### What you need to do
Format the listing below as a JSON list of strings, one string per line and no blank lines, using only the lines from the one containing "Which is the highest out of" through the one containing "the point at 922,553 →", both included.

(Dataset records)

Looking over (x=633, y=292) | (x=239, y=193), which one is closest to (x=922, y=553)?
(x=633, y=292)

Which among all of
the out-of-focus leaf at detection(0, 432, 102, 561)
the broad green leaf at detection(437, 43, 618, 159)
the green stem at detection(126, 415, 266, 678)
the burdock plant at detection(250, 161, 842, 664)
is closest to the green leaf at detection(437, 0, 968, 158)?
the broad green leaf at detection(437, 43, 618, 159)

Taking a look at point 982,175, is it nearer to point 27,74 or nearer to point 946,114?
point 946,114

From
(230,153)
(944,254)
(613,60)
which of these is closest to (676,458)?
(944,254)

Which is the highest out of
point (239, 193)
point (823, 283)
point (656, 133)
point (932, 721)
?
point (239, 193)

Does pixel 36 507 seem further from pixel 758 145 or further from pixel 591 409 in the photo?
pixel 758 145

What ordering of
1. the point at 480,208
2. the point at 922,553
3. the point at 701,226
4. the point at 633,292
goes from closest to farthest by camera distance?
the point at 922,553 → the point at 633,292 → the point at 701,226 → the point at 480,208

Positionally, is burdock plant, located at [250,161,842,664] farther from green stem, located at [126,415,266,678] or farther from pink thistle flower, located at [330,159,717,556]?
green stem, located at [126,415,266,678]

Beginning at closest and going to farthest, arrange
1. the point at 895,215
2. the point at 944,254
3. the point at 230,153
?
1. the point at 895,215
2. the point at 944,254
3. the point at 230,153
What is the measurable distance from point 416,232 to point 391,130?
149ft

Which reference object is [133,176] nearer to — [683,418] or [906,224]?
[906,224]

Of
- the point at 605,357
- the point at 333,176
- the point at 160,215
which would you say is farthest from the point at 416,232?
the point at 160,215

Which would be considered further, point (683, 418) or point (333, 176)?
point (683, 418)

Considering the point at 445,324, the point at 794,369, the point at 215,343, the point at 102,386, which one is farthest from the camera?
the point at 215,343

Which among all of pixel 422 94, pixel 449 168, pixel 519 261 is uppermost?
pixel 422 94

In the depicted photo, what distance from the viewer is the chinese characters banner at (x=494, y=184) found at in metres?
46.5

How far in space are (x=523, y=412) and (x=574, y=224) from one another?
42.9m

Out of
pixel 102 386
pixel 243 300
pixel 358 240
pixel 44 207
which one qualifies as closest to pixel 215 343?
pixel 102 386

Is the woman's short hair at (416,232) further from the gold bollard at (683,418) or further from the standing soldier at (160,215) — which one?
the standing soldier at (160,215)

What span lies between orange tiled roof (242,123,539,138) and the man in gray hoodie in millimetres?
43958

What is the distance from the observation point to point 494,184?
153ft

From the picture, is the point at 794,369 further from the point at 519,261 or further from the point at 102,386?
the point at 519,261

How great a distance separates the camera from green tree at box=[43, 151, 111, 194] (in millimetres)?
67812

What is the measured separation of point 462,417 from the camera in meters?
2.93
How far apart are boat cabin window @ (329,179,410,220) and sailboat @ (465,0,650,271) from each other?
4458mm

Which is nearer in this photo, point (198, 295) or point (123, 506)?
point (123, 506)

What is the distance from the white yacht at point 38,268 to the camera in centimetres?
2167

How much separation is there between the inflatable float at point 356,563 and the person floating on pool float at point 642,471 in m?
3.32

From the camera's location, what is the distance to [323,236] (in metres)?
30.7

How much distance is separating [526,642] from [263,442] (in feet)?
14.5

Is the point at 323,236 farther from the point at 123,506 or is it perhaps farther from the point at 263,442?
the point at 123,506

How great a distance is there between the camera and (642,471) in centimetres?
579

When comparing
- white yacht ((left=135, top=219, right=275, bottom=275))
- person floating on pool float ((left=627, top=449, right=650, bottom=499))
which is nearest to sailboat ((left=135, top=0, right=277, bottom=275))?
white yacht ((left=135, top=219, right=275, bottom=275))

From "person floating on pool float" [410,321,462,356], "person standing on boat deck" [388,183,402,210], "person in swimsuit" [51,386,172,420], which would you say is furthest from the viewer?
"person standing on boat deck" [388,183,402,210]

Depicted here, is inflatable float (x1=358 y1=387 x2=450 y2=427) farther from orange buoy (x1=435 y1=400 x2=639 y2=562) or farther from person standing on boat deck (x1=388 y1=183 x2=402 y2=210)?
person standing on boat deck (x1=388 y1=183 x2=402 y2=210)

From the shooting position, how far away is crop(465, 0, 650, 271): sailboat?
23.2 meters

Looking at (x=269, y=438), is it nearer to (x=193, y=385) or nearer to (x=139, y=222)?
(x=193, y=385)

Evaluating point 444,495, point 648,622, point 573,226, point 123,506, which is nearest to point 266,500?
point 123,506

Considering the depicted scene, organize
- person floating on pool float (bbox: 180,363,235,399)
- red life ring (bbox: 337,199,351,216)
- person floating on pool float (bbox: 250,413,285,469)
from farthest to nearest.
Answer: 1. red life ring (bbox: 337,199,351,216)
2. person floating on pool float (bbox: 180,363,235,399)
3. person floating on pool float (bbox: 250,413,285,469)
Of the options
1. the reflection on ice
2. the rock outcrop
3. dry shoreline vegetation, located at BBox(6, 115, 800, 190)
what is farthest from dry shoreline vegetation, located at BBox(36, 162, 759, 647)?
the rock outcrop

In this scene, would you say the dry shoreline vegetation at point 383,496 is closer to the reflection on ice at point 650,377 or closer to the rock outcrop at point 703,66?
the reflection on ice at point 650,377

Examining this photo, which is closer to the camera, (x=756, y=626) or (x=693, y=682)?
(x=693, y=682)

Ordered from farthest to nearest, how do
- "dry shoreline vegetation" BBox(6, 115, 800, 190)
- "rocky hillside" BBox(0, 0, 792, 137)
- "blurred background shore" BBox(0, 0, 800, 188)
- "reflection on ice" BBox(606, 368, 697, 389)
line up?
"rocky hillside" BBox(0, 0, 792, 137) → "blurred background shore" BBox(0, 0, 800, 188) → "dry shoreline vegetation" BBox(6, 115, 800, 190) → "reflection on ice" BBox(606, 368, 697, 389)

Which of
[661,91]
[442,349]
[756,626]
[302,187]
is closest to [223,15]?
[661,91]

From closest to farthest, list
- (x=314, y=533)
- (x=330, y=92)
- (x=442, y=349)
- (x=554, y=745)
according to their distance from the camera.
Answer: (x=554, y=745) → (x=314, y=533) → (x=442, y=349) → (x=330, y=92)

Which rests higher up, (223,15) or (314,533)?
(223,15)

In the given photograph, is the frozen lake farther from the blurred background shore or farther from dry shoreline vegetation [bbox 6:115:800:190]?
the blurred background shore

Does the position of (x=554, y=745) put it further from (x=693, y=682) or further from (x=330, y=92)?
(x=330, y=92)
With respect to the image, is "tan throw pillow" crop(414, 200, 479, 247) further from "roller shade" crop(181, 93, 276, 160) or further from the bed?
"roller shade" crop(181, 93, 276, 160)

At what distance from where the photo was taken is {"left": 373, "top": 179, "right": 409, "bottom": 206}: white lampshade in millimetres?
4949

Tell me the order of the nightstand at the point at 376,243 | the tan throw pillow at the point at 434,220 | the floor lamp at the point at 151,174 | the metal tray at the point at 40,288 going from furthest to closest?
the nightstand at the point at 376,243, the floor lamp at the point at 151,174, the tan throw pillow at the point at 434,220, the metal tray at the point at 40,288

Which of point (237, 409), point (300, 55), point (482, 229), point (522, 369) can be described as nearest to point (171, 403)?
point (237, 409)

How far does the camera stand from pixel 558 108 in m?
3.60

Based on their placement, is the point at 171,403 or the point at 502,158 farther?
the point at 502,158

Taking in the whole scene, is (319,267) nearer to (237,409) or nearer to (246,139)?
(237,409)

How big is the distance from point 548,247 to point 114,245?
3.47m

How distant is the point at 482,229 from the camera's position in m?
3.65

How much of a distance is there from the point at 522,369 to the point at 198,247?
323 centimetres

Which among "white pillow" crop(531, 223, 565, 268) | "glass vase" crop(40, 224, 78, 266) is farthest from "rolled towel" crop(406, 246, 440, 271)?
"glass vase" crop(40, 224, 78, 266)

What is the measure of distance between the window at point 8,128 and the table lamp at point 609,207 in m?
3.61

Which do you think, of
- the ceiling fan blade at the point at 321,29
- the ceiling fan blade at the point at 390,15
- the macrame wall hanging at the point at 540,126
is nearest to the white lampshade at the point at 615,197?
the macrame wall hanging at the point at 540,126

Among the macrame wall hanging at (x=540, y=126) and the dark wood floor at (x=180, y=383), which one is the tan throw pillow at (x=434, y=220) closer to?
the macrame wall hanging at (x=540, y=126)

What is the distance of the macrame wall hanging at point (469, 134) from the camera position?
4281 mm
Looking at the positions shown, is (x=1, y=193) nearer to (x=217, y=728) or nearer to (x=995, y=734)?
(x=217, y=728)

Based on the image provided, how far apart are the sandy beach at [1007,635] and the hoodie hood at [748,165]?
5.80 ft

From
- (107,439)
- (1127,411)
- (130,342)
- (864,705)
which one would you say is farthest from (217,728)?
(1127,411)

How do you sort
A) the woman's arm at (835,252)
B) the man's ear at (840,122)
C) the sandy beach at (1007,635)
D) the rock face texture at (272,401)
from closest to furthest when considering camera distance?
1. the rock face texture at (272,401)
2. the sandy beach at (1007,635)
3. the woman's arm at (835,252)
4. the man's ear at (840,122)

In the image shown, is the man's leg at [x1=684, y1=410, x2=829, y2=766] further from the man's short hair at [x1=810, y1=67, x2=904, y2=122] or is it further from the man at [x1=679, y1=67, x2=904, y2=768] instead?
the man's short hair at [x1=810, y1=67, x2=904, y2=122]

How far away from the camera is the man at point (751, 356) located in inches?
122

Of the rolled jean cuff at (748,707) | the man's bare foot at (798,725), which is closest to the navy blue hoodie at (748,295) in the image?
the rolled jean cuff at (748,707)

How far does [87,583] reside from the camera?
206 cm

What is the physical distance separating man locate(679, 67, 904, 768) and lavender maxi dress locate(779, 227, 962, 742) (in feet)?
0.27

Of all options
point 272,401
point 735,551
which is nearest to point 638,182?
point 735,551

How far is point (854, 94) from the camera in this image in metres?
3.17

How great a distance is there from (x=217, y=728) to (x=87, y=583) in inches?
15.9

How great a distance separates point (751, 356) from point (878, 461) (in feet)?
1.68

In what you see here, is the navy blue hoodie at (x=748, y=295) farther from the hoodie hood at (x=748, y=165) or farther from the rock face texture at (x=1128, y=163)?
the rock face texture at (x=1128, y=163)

### Exercise response
[
  "Which is the highest out of",
  "point (239, 193)",
  "point (823, 283)",
  "point (656, 133)",
  "point (932, 721)",
  "?",
  "point (239, 193)",
  "Does pixel 36 507 seem further from pixel 758 145 or further from pixel 591 409 in the photo?",
  "pixel 758 145",
  "What ordering of",
  "1. the point at 480,208",
  "2. the point at 922,553",
  "3. the point at 701,226",
  "4. the point at 633,292",
  "goes from closest to farthest by camera distance?",
  "the point at 922,553 → the point at 633,292 → the point at 701,226 → the point at 480,208"
]